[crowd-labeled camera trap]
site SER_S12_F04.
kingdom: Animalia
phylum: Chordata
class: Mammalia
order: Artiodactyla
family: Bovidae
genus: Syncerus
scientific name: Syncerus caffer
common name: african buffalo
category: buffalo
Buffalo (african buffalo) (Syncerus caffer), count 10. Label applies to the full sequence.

Required work: Prepare a faithful transcription of the material above, with nothing altered.

Response:
[crowd-labeled camera trap]
site SER_S12_F04.
kingdom: Animalia
phylum: Chordata
class: Mammalia
order: Artiodactyla
family: Bovidae
genus: Syncerus
scientific name: Syncerus caffer
common name: african buffalo
category: buffalo
Buffalo (african buffalo) (Syncerus caffer), count 10. Label applies to the full sequence.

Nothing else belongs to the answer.